Toranosuke’s first 3 days were non-stop 17 hour work days in silence, sometimes sleeping at the restaurant because it was too late to go home and get back early in the morning. I asked him to tough it out a little longer, pull it together, see what happens. He said his father won’t talk to him! I said I know, he didn’t talk to me for 11 years. That’s who he is.

The fourth day Tora called me and said in a voice more calm and mature than the three days prior, ‘now I know why you left him….’ 

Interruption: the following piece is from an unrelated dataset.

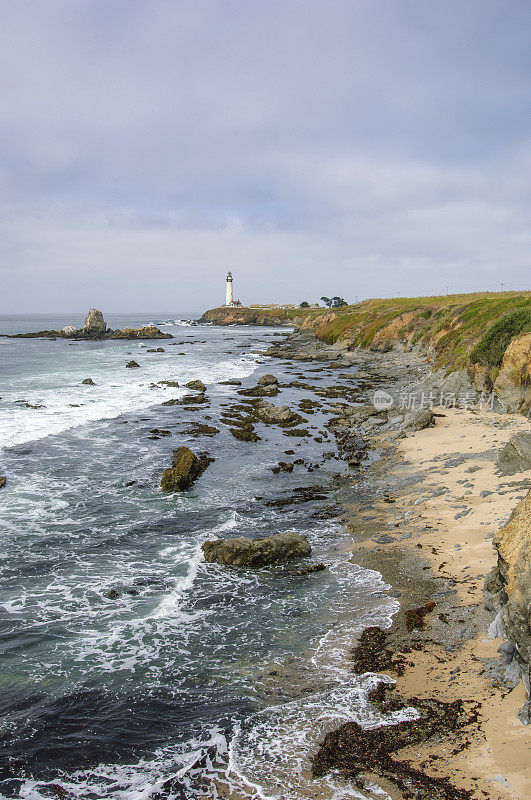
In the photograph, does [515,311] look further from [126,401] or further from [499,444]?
[126,401]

When the summers were over Tora and Jesse would return to TOKYO and to school. They studied Kabuki dance, learned Japanese and sat in the dressing rooms of the top Kabuki actors and Sumo wrestlers while I did my drawings there. When the International school was over I moved them to Hawaii to continue school. They became great Hula dancers, performing often with their hula family, and then as they each finished school, they were drawn back to live in Sag Harbor where they felt their heart was. This is where they began, and where they sojourned those many summers, living the Hamptons summer kid’s life, struggling with their father, but in the end, feeling at home. They worked at their father’s restaurant, Jesse becoming a great chef having learned from his father since he was 13, and then from the chefs at Sen over the summers. And then Tora bought their father’s share of the restaurant and made it into what it is today, nearly 25 years later.

And so it came full circle. Had I not gone to Japan and led that life of serendipity, choreographed by fate, I could not be sitting in this wonderful place with these two young men, having breakfast in Sag Harbor.